Car disons-le clairement, ceux qui chercheraient dans le
livre de Laure Gauthier à compléter leur connaissance soit de l’individu
Villon, soit de l’œuvre en partie énigmatique qu’il nous aura laissée, en
seront pour leurs frais. L’ouvrage de Laure Gauthier se refuse, dans ce livre
comme dans le précédent, à l’anecdote, s’en prenant même ouvertement aux
tentatives de ceux qui se sont crus autorisés à « reconstituer les chairs du poète à partir des empreintes des vers »
à « sonoriser sa voix » en
tombant comme elle dit dans la guimauve
ou l’excrément. Et c’est vrai qu’on
éprouve plus qu’un profond malaise à la lecture de ce passage en première personne,
qu’elle reproduit, du livre de Jean Teulé où ce dernier entreprend de nous
faire vivre de l’intérieur le supplice de l’estrapade auquel Villon aurait été
soumis en novembre 1462, avant de se voir condamné à être « étranglé et pendu au gibet de Paris ».
« Qui ose remplir
la bulle blanche qu’il a laissé au-dessus de l’image de son corps
tuméfié ? Pourquoi remplir tous les blancs ? » accuse Laure
Gauthier. Mais s’il faut sans nul doute s’interdire de se glisser dans la peau
du poète, de parler en son nom, et peut-être même aussi y regarder à deux fois
avant de le gloser, l’herméneutiser, sous peine d’en perdre alors le sens vrai :
celui de la vie ou de son mouvement qui échappe, que reste-t-il à l’auteur de
possible à nous faire, de son côté, entendre ? La réponse pour Laure
Gauthier semble être de nature musicale. L’œuvre de François Villon, pour elle,
n’est pas une œuvre de paroles mais un travail de voix où le « je »
nous explique-t-elle qui perturbe le caractère essentiellement formulaire de la
parole des gens de son époque, vient comme le démontre magistralement sa Ballade des menus propos, « refaire les mots : désagrafer l’ordre
syntaxique, l’ordre du commun, mettre ses images en branle […] et faire crisser »
tout l’ensemble de la langue produisant une musique inouïe. Musique qui, selon
elle, tend les mots « vers la
musique contemporaine pour qu’on entende le blanc, le silence, le cri, la
phrase d’usage répétée ad libitum » qui finalement se découd.

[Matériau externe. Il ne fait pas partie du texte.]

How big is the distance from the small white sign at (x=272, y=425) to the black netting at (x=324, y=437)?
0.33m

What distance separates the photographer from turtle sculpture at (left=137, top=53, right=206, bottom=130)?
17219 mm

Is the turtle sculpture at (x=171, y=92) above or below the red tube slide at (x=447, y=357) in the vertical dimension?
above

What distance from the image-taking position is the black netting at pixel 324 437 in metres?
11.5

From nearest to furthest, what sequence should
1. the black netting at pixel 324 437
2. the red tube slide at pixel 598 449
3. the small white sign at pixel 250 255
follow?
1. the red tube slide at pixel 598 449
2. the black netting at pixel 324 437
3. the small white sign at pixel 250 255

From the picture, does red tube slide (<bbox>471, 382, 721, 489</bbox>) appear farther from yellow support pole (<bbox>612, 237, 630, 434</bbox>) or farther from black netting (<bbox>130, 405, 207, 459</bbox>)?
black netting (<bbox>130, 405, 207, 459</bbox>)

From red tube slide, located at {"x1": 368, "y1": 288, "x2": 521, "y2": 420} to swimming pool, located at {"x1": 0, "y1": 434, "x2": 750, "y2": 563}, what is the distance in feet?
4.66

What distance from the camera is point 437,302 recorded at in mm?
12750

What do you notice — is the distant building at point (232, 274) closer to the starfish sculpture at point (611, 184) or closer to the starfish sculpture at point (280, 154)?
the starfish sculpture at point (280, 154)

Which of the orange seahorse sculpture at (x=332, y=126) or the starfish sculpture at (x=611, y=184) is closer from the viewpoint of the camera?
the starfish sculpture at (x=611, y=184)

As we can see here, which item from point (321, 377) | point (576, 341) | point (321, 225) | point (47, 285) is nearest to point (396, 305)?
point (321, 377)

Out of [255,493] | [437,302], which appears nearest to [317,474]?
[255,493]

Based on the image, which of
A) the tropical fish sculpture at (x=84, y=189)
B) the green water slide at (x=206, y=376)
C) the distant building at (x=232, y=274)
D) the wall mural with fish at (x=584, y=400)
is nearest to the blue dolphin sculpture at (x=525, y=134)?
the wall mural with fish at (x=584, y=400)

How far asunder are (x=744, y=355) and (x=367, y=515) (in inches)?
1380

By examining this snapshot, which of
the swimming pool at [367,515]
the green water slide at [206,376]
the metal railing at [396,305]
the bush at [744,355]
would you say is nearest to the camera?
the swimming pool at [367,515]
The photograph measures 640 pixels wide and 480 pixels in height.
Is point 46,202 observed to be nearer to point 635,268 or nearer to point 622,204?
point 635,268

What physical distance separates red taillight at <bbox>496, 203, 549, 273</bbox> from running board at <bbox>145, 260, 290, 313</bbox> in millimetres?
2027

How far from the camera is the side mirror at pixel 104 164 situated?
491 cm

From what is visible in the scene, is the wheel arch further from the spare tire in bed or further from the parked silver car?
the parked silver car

On voit le pari que tient ici le travail de Laure Gauthier
qui vient prolonger et comme accentuer de façon encore plus radicale, ce kaspar de pierre relatif à la figure de
cet autre désencagé, lui par force et non par volonté, que fut ce triste orphelin de l’Europe, le célèbre Gaspard
Hauser. Dans la première partie de son livre qui en constitue la part
proprement poétique, la seconde se présentant comme son versant réflexif, elle
s’ingénie, avec et entre les mots de Villon, à démultiplier les voix, les
fragmenter en des lignes le plus souvent courtes et morcelées de blancs, pour
les faire résonner dans ces repaires de silence où seule peut justement s’entendre
cette tonalité de fond que renvoie l’insaisissable vibration des existences.
Et c’est naturellement, au comble de cet artifice, qu’elle atteint cette « complète incomplétude » faite de « souvenirs épars et de musique présente » par quoi la neige devient je et le je se voit enfin
pulvérisé en neige.
Ce qui nous reste en vrai de la cendre ou la poudre villon.